От физической своей малости чувствовал он себя в жизни незащищенным, потому, наверное, пытался хитрить, только хитрость его неумелая насквозь была видна. И по-детски выговаривал не «сейчас», а «сяс» и почему-то «тормозит» вместо «тормозит». Возвращались мы с ним как-то в редакцию, свернули с улицы Чехова, от кинотеатра «Россия», к площади Пушкина, и вижу, у самой бровки тротуара, отталкиваясь утюжками, гремит подшипниками по асфальту инвалид без ног, пристегнутый к деревянной площадке. Мы одновременно глянули друг на друга: он – снизу, я – с высоты сиденья через стекло. Примерно моих лет, только судьба у нас разная: я – в машине, и ноги мои при мне, а его ноги остались на каком-то из полей войны.
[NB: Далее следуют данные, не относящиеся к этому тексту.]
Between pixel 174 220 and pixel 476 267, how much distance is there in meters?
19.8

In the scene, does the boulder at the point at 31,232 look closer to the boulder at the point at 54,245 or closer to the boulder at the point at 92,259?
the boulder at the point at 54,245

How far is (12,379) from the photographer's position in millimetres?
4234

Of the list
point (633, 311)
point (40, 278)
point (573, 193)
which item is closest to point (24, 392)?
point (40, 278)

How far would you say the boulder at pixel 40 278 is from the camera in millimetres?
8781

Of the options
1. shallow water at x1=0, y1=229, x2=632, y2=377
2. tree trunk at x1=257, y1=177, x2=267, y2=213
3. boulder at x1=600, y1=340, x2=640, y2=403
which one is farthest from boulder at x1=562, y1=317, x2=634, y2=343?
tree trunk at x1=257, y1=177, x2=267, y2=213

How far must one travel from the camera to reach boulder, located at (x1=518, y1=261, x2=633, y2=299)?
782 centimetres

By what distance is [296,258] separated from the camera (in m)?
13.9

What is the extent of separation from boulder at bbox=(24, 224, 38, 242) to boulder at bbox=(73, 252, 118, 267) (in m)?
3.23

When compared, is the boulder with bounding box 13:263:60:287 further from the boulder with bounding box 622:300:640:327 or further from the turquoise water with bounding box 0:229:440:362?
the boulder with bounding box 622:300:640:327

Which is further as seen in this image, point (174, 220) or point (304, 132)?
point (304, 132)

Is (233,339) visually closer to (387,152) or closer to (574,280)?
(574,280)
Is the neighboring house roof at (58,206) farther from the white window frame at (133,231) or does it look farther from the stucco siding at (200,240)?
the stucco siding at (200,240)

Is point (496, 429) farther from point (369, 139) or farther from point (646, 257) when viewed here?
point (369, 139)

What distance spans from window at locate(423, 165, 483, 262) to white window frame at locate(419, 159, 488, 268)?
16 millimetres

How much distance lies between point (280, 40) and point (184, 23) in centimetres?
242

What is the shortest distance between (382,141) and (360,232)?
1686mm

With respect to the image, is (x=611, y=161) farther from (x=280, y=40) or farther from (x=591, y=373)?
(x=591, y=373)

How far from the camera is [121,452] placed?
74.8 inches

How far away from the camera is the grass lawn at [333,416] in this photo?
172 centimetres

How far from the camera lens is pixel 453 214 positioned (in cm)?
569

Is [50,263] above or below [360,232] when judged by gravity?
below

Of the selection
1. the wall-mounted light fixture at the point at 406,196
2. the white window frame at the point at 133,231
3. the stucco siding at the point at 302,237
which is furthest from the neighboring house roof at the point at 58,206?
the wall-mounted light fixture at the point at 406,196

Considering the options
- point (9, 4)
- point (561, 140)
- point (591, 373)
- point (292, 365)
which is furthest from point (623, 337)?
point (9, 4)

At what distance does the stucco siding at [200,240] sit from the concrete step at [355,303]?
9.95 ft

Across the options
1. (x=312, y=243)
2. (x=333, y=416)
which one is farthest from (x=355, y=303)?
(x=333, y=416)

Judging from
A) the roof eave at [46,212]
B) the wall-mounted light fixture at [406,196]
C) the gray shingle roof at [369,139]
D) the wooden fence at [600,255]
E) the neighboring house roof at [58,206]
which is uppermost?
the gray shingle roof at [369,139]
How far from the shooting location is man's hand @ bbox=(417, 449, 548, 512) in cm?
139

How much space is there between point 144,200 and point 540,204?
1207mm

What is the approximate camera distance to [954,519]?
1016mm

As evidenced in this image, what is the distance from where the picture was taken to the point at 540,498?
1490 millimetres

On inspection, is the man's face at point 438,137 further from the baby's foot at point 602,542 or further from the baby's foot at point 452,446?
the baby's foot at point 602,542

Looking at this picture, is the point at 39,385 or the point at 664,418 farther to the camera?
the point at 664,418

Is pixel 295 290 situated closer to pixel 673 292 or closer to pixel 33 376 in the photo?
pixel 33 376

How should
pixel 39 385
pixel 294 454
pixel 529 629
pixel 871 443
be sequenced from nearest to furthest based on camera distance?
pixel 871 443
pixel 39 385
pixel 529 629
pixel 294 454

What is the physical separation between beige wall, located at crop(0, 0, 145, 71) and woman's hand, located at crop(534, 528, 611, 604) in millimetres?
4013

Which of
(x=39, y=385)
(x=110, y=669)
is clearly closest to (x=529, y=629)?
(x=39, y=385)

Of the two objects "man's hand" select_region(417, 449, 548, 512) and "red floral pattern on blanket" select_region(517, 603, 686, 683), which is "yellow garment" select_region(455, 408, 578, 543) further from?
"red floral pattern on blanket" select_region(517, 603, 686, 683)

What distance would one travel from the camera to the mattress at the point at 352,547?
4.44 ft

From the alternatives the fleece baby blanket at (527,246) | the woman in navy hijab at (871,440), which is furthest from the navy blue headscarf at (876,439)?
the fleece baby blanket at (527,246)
– Александр Дмитриевич, давайте подвезем его, – не столько приказал, а скорей уж попросил от внутренней неловкости: люди с троллейбусной остановки будут смотреть, как мы под мышки подымаем его, втягиваем в машину. Да и послать он нас может, таких благодетелей.
Не слышит Александр Дмитриевич, не «тормозит». Я – строже:
– Александр Дмитриевич!
И он, такой осторожный в езде, вдруг – по газам, проскочил в последний момент под замигавшим светофором, и два потока машин, хлынувших через площадь сверху и снизу, разделили нас: инвалид остался по ту сторону, а мы уже подкатывали под балкон редакции. «Да что, Григорий Яковлевич, всех не перевозишь. И чехлы после него надо чистить…»
Между прочим, году в 77-м, задолго до начавшейся у нас перестройки, переводили в тогдашней ГДР мой роман «Друзья», и была там как раз такая сцена: в весенний праздничный день среди гуляющих по улице людей грохочет на подшипниках инвалид без ног, отталкиваясь от тротуара деревянными утюжками. Издатель и переводчик, стесняясь несколько, спросили меня, нельзя ли эту сцену вычеркнуть. Или пересадить инвалида на коляску: у них такое не встретишь. И вот год 87-й, центр Москвы, четыре с лишним десятилетия минуло с тех пор, как кончилась война, и – «после него чехлы надо чистить…»
Кто знает, как сложилась бы дальше судьба Александра Дмитриевича, но года через два он нашел себе место спокойней и легче: в той редакции работать надо было полторы смены, но через день. И вот как-то зимой выехал он из гаража на черной «Волге», и больше никто его не видел. Искать его было некому, был он одинок, хотя какая-то родня вроде бы имелась. Милиция же брать на себя лишнее дело не торопится. Весной, когда стаял снег, обнаружили в лесочке, недалеко от шоссе, его останки. По зубному протезу, который делали ему в поликлинике «Правды», опознали. Кому-то понадобилась его машина, а он был такой слабый и маленький.
С первых дней своего пребывания в редакции я взял за правило: фронтовиков, то есть участников войны, принимать обязательно, и на письма фронтовиков я отвечал собственноручно. Помните песню эту: «Брала русская бригада/ Галицийские поля,/ И достались мне в награду/ Два дубовых костыля. / Ворочусь в село родное, / Поселюсь на стороне, / Ветер воет, ноги ноют, / Будто вновь они при мне…»
Песня эта, если не ошибаюсь, времен Первой мировой войны. Потом – гражданская, а еще бесславный поход Тухачевского на Варшаву, да на Дальнем Востоке заварушка с китайцами, про которую сегодня уже забыто, сражалась там наша ОКДВА – Отдельная Краснознаменная Дальневосточная армия, Блюхер командовал ею. Тоже были и убитые, и раненые, и искалеченные. Кто помнит про них? Да Халхин-Гол. А Финская война. Только в Финляндии (подумать – в Финляндии только!) стоит памятник нашим воинам, а у нас постеснялись поставить, война-то постыдная, всему миру показали тогда, как мы умеем воевать. И где же наши пленные той войны? Финны отпустили их, а мы каким-то северным путем погнали их всех в лагеря, чтобы страна ничего не знала, не ведала, всю вину и весь позор той войны спихнули на них. Да еще так называемый освободительный поход в Западную Украину, в Западную Белоруссию, когда по тайному договору с Гитлером разодрали Польшу на части. И тоже остались калеки, только уж про них вовсе некогда было думать: грянула Отечественная война. Цвет нации остался на полях Отечественной войны. Сколько миллионов? Это вряд ли когда-нибудь узнается. В стране, где счет на миллионы, одна человеческая жизнь ничего не значит. Было – семь миллионов, так Сталин определил, мол, семь миллионов наши потери. Чем дальше от войны, тем смелей становились в подсчетах: при Брежневе уже называли цифру двадцать миллионов. Теперь к тридцати приблизились.